___ Passage

Reflections of Love 26th

Published: Fri, 05/26/17

Reflections of Love
Hi


Our greatest opportunities for personal growth come through our close interpersonal relationships. The “loves” in our lives provide the perfect dynamics to see our deepest patterns, our greatest gifts and our hidden weaknesses. It is through these relationships that our established patterns are laid out in plain site for us to address or deny. The more intimate the relationship, the more likely that our patterns will rise from the shadows and be acted out as a projection toward those around us until we can own them for ourselves.

Each close relationship whether a child, a spouse, a lover or a close friend could all be deemed an opportunity to love ourselves from this perspective.  These close relationships… the ones that matter the most…are gifts of love so we can see what cannot be seen otherwise. The patterns reflected back to us by the beautifully orchestrated opportunities of love, prodding us to love beyond what we have loved before and thus ultimately see ourselves as Love.

These all seem like obvious statements. You may have heard them before, yet how often do we consciously take full advantage of these personal growth potentials? How often do we see these opportunities as Love acting on our behalf? How often do we choose instead to blame a person or a force outside ourselves for the challenges we face versus honor ourselves as the great creators that we are?

More often than not when these dear souls, disguised as our closest relationships, reflect our deep unconscious patterns back to us, we do not find them so dear, in fact we may find that the patterns that they are reflecting cause us to condemn them or ourselves, as if having an unconscious pattern is a “bad thing”.

How is it that a pattern, unconsciously programmed early in life, can make us bad? We did not choose the experiences, which created that patterns and if we could have changed it, we would have. Therefore we have to come to the realization that  patterns are just that…patterns.  We might call them energy loops or loops that keep us bound to a certain reality. Another way to view our interpersonal relationships is that the people in our lives are there to help us see these patterns. They are simply gifts of love and the deeper the “tweak” the greater the potential for love.

______
___ Extracted material

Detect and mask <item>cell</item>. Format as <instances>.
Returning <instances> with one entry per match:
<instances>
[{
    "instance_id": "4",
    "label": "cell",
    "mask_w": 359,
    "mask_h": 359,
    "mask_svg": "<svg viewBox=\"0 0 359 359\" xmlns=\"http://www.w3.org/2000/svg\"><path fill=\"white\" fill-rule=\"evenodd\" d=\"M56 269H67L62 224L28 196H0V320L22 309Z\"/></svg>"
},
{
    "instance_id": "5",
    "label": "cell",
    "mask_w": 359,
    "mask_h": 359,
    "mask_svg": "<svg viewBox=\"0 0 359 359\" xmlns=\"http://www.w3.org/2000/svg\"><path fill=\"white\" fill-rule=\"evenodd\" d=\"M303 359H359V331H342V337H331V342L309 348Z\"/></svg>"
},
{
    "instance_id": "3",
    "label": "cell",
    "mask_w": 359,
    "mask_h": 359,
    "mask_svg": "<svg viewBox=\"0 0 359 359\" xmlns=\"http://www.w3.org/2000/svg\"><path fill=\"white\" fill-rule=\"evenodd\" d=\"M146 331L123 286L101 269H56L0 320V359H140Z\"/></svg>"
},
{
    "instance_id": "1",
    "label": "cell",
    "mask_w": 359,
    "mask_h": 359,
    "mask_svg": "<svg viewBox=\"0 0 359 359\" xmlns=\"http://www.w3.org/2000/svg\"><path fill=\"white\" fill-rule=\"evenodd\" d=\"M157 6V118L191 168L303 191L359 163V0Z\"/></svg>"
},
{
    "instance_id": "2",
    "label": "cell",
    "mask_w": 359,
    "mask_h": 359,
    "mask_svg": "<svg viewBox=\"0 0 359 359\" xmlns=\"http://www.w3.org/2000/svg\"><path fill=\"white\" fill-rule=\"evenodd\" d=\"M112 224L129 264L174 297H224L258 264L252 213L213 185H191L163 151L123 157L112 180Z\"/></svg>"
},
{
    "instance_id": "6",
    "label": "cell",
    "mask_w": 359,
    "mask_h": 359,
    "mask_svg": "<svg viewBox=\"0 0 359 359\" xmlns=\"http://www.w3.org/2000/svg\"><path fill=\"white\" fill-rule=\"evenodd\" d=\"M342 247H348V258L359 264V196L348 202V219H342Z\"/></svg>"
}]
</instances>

______

### Directives
1. Set down word for word the portion of the passage on love and relationships starting at "More often than" and ending at "potential for love.".
2. Name every kind of close relationship that the passage on love and relationships lists as an opportunity to love ourselves.
The rows above come from a separate source, unrelated to the passage on love and relationships.

### Solutions to the exercise
1.
More often than not when these dear souls, disguised as our closest relationships, reflect our deep unconscious patterns back to us, we do not find them so dear, in fact we may find that the patterns that they are reflecting cause us to condemn them or ourselves, as if having an unconscious pattern is a “bad thing”.

How is it that a pattern, unconsciously programmed early in life, can make us bad? We did not choose the experiences, which created that patterns and if we could have changed it, we would have. Therefore we have to come to the realization that  patterns are just that…patterns.  We might call them energy loops or loops that keep us bound to a certain reality. Another way to view our interpersonal relationships is that the people in our lives are there to help us see these patterns. They are simply gifts of love and the deeper the “tweak” the greater the potential for love.

2. A child, a spouse, a lover, and a close friend.